◆ **EXERCISE DATA**
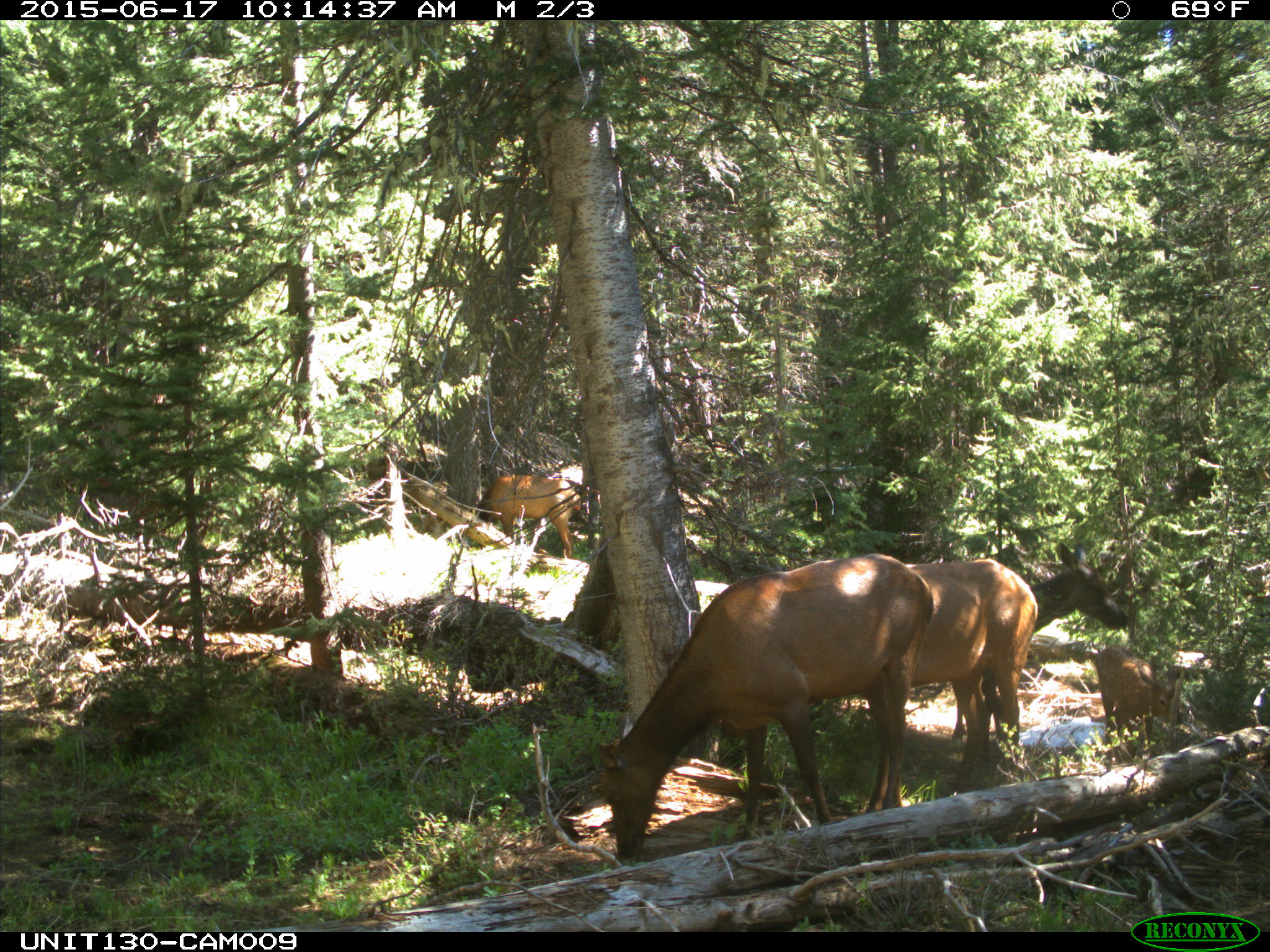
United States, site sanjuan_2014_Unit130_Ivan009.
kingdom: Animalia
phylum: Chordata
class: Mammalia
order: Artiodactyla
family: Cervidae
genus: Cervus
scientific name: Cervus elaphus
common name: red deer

--

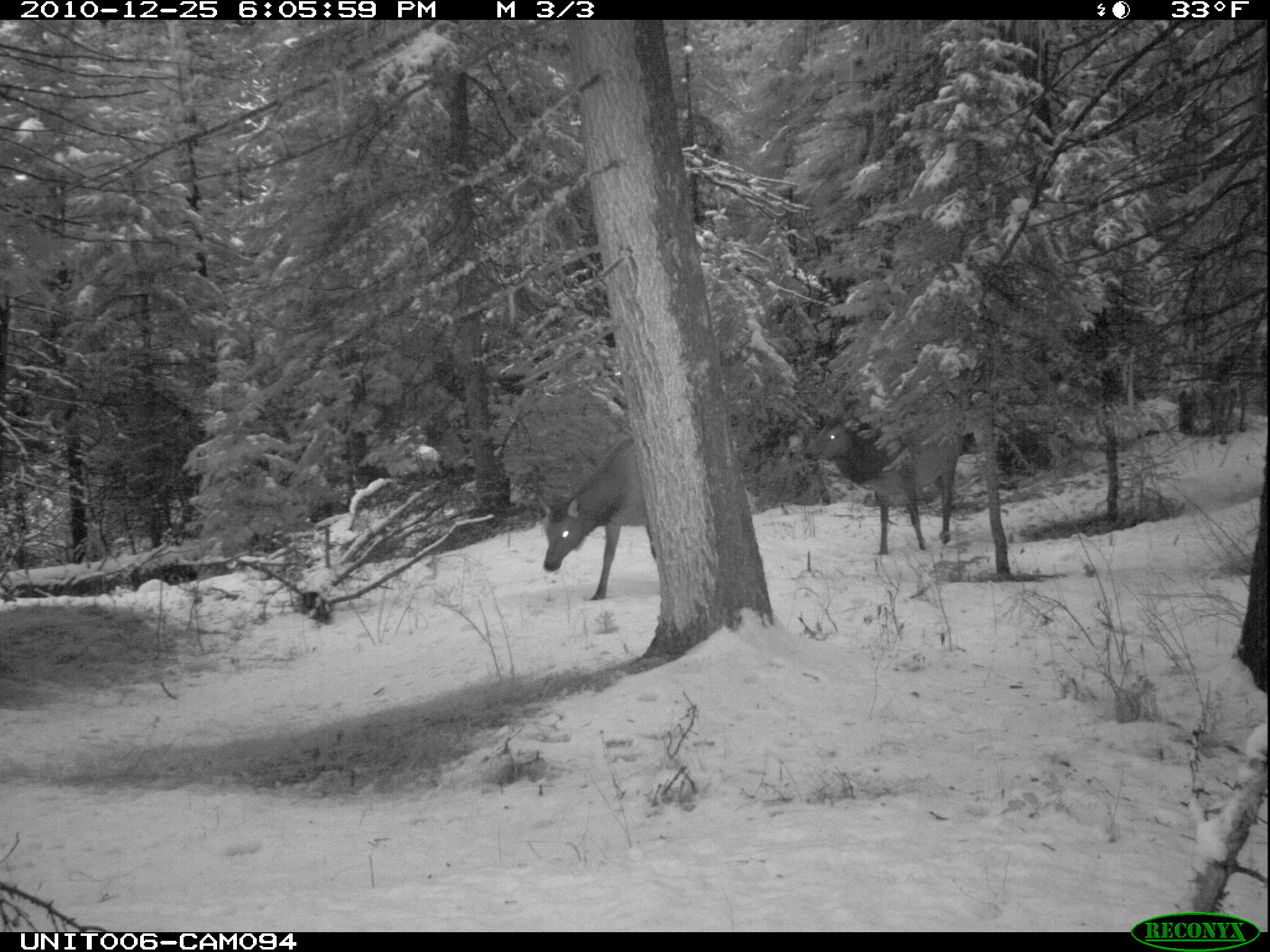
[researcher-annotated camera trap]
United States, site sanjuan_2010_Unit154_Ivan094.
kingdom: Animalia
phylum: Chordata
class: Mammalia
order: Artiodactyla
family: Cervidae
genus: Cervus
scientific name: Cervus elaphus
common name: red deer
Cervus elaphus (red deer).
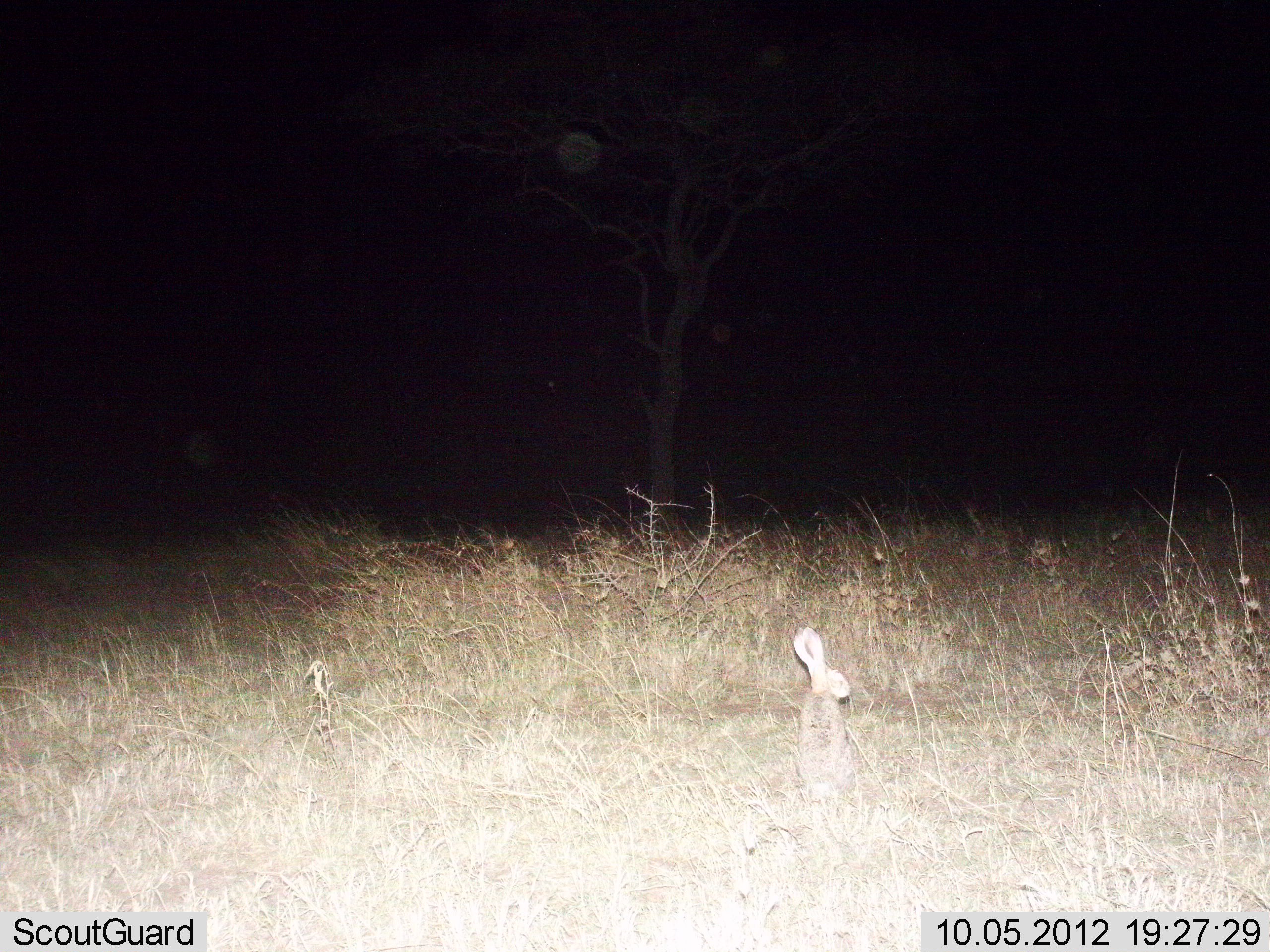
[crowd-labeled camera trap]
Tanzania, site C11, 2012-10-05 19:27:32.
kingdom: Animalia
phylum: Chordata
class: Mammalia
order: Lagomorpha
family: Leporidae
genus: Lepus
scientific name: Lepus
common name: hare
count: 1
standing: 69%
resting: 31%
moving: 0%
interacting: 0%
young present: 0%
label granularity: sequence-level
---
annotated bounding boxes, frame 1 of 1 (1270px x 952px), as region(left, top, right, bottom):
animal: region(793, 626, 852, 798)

◆ **EXERCISE DIRECTIONS**
Show me every line of the entries above that holds "site".

◆ **EXERCISE ANSWER**
United States, site sanjuan_2014_Unit130_Ivan009.
United States, site sanjuan_2010_Unit154_Ivan094.
Tanzania, site C11, 2012-10-05 19:27:32.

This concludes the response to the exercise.